In a successful shrimp farming practice stocking density is one of the important and basic parameter to avoid stress. It plays a vital role in the confined environments. It addresses both the carrying capacity of the holding environment and the spatial and behavioral needs of the species. Commonly it was defined as the weight of fish/shrimp per unit volume in unit time of water flow in the holding environment (Ellis, 2001). Normally low stocking leads to economic loss and high densities affect the shrimp welfare. Sometimes higher stocking density and poor water quality management are the major reasons for many disease outbreaks.

Generally Survival, growth and production of a shrimp depends on the type of culture system (e.g. extensive, intensive and semi- intensive). Stocking rates for high-density aquaculture are typically thousand fold greater than wild environments. Understanding the relationship among density, mean size, survival and yields of semi-intensive cultured shrimp is more important to increase production efficiencies and lower the nutrient effluents. High stocking density of fish or crustaceans in ponds usually exacerbates problems with water quality and sediment deterioration. The required water quality is determined by the specific organism to be cultured and has many components that are interwoven. Growth and survival, which together determine the ultimate yield,

40

are influenced by a number of ecological parameters and management practices.

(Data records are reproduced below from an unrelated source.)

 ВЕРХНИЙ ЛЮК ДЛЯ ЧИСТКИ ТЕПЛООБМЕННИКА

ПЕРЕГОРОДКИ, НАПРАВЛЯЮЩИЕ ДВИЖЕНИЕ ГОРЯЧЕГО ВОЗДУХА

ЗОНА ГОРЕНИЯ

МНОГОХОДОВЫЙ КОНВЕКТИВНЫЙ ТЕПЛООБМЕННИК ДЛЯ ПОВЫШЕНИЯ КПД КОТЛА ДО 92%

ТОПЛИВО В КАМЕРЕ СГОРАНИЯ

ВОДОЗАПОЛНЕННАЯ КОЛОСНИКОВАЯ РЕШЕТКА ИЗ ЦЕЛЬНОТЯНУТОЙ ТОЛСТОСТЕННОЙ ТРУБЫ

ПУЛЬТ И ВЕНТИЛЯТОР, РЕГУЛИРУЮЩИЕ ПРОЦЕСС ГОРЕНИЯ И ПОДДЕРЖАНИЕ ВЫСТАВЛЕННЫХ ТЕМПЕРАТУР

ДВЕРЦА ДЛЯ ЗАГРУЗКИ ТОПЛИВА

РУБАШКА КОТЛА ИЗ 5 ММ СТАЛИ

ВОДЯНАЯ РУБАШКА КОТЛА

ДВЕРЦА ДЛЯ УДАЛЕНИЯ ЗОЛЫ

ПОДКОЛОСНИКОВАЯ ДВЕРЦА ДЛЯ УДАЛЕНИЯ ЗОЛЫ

Water quality management became the limiting factor because of higher

feeding rates and greater stocking densities in the intensive farming. The

physico-chemical factors of the pond water and quality of supplementary feed

as individual or synergistically plays important role on shrimp production. The

ecosystem and biota of the culture pond may also influence the production

performance of shrimp culture. The growth and survival of shrimps are affected

by water temperature, salinity, pH and dissolved oxygen concentration

(Subrahmanyam, 1973; Verghese et al., 1975, 1982; Liao, 1977). Many studies

have aimed to increase production of shrimps through manipulating of stocking

density, fertilization, artificial feeding, opening of new lands for culture and

combination of other species into the culture system (Verghese et al., 1975;

Chakraborti et al., 1985; Krishna, 2006).

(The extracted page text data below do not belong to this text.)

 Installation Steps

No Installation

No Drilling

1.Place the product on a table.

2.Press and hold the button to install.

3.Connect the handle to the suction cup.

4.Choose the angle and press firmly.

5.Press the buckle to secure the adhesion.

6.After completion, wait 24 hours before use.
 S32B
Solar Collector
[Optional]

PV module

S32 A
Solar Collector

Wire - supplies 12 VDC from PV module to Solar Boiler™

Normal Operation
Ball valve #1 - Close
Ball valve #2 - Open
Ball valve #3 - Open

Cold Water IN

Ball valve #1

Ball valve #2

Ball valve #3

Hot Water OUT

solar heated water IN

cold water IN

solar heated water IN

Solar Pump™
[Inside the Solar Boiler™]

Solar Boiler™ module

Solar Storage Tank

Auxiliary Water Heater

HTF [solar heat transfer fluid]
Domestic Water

Several authors described about the growth in shrimp culture systems

based on stocking density. (Cailout et al., 1976; Sedgwick 1979; Maguire and

Leedow 1983). Some authors have reported an inverse relationship between

growth and stocking density (Lee et al., 1986; Sandifer et al., 1987; Whay-

Ming and Yew-Hu, 1992; Daniels et al., 1995). Through many researchers

stocking densities have been established for several species of penaeid shrimps

in high-salinity systems, including P.monodon (Ray and Chien 1992),

P.vannamei (Wyban et al., 1987; Sandifer et al., 1987), P.penicillatus (Liao

and Chien 1990) and P.semisulcatus (Al-ameer and Cruz 2006).

No proper research has yet been done on the effect of stocking density in

long term survival and growth performance of L.vannamei. Hence it was aimed

to evaluate the effect of different stocking density on the survival and growth

of L.vannamei for the present study.